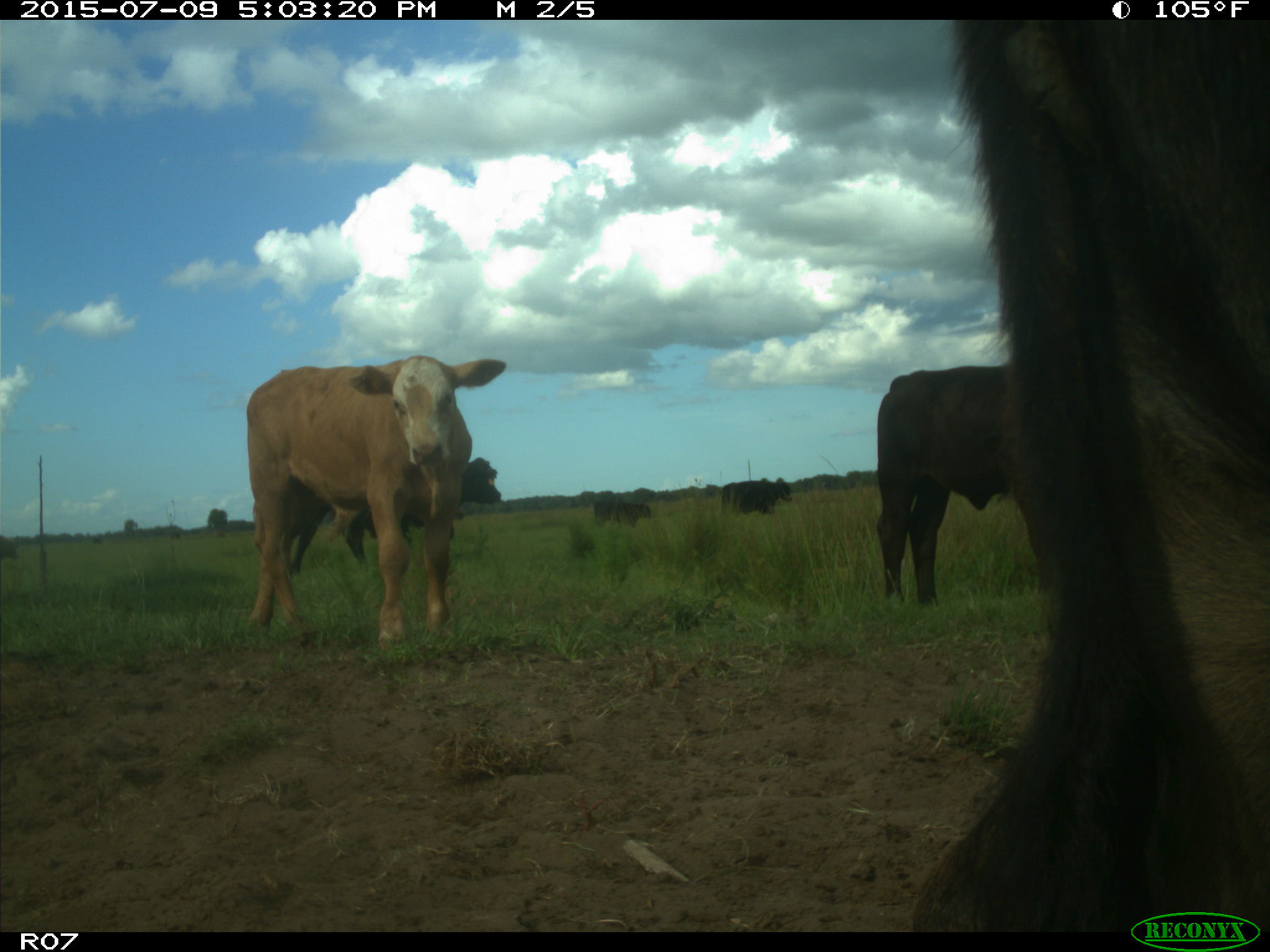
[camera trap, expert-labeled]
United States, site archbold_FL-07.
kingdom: Animalia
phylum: Chordata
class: Mammalia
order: Artiodactyla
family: Bovidae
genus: Bos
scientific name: Bos taurus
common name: domestic cow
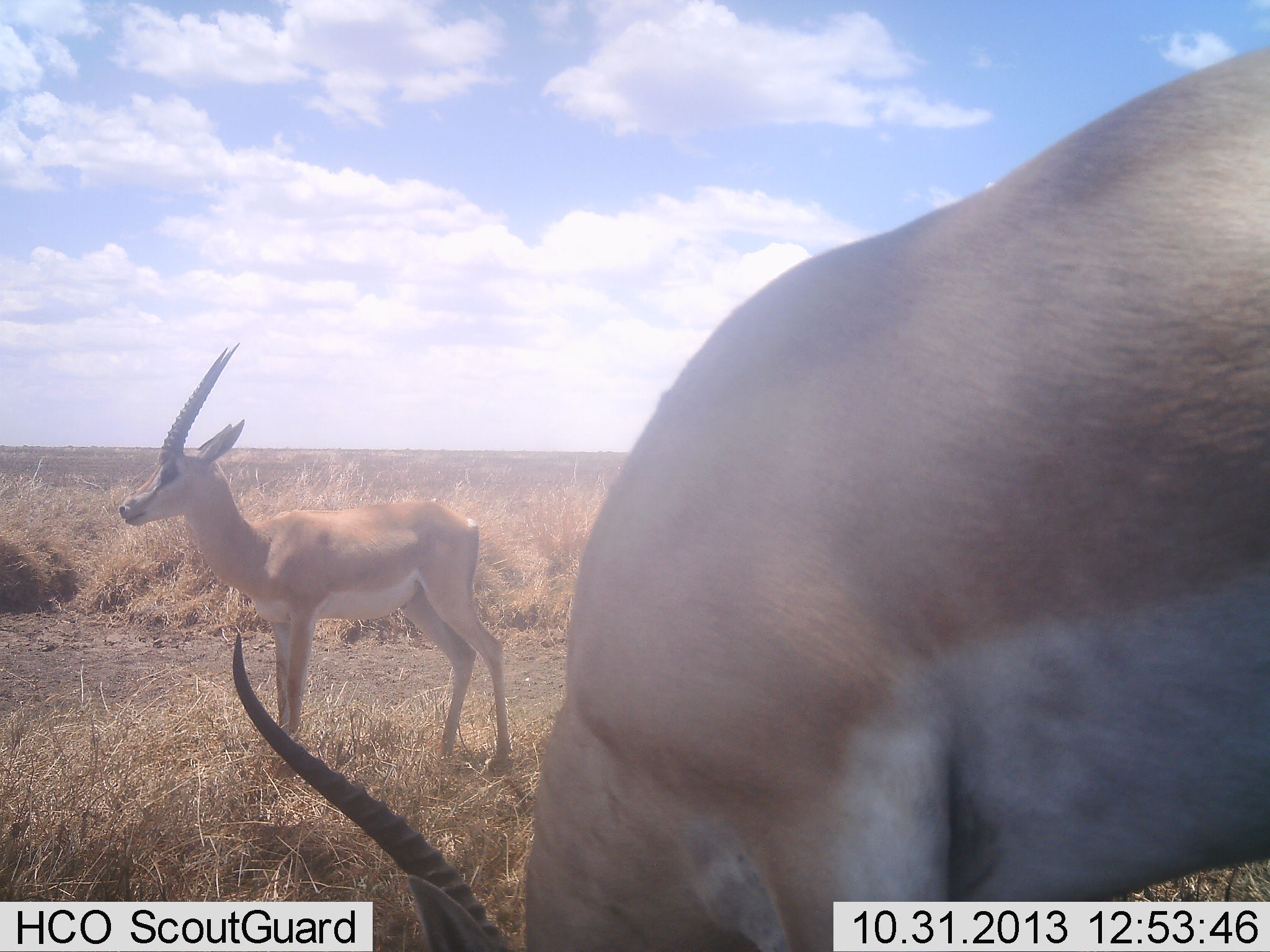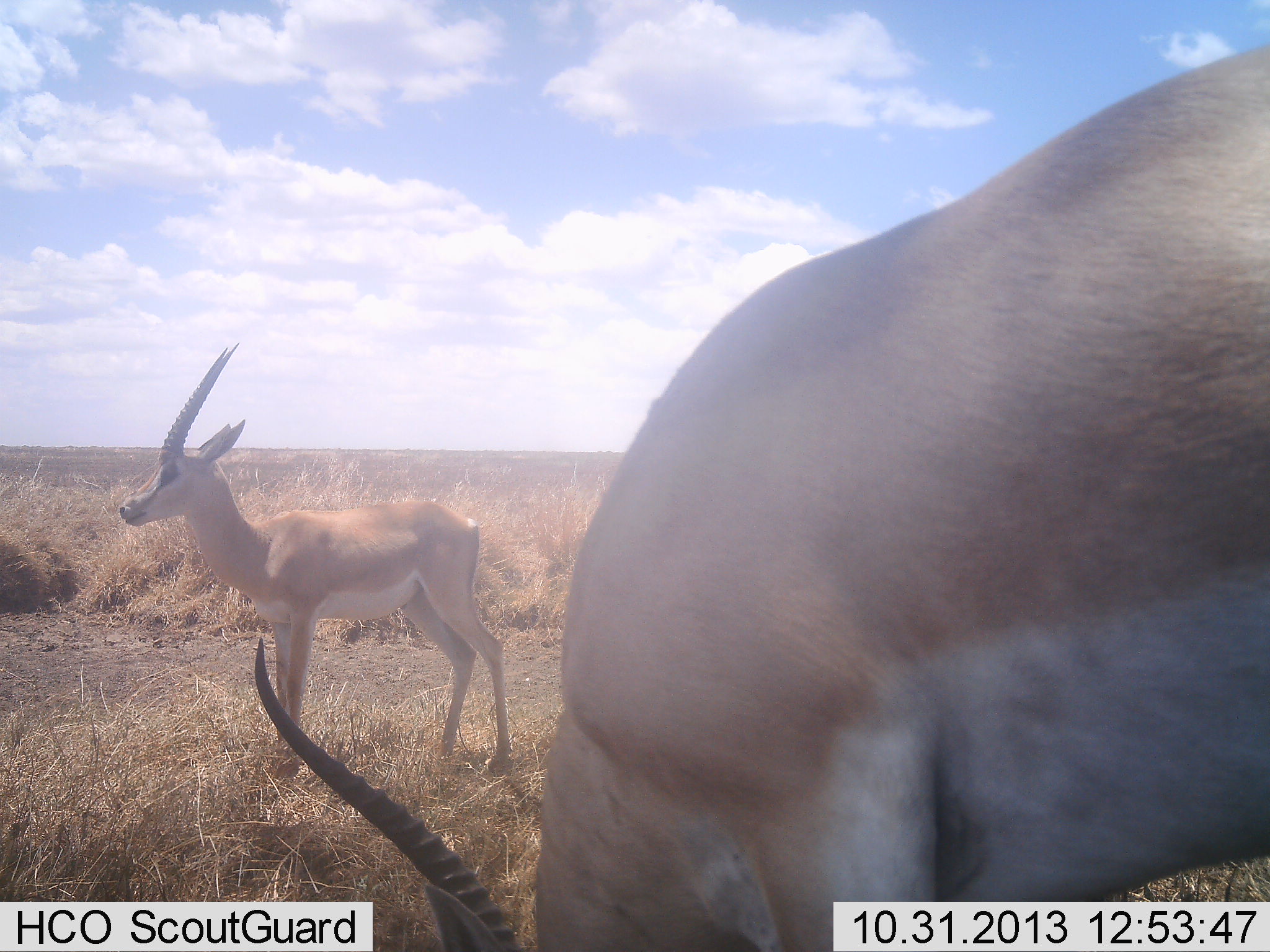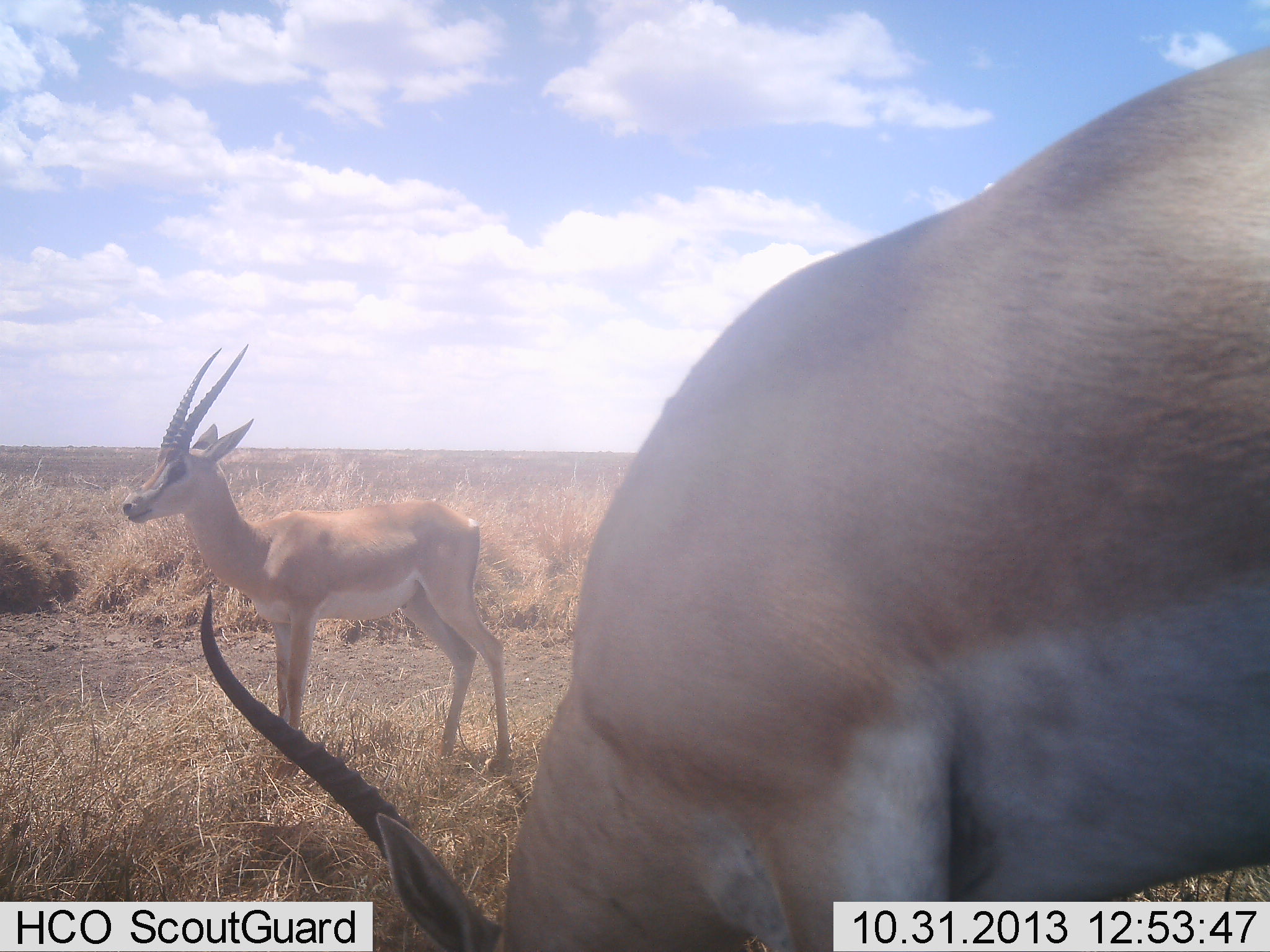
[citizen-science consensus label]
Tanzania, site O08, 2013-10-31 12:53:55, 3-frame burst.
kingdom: Animalia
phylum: Chordata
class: Mammalia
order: Artiodactyla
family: Bovidae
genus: Nanger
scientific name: Nanger granti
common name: grant's gazelle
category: gazellegrants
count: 2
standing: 82%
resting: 12%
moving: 0%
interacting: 0%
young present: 0%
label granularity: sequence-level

> ABOUT THIS EXERCISE
Copy out the lines above unchanged. Skip the images.

> REPLY
[camera trap, expert-labeled]
United States, site archbold_FL-07.
kingdom: Animalia
phylum: Chordata
class: Mammalia
order: Artiodactyla
family: Bovidae
genus: Bos
scientific name: Bos taurus
common name: domestic cow
[citizen-science consensus label]
Tanzania, site O08, 2013-10-31 12:53:55, 3-frame burst.
kingdom: Animalia
phylum: Chordata
class: Mammalia
order: Artiodactyla
family: Bovidae
genus: Nanger
scientific name: Nanger granti
common name: grant's gazelle
category: gazellegrants
count: 2
standing: 82%
resting: 12%
moving: 0%
interacting: 0%
young present: 0%
label granularity: sequence-level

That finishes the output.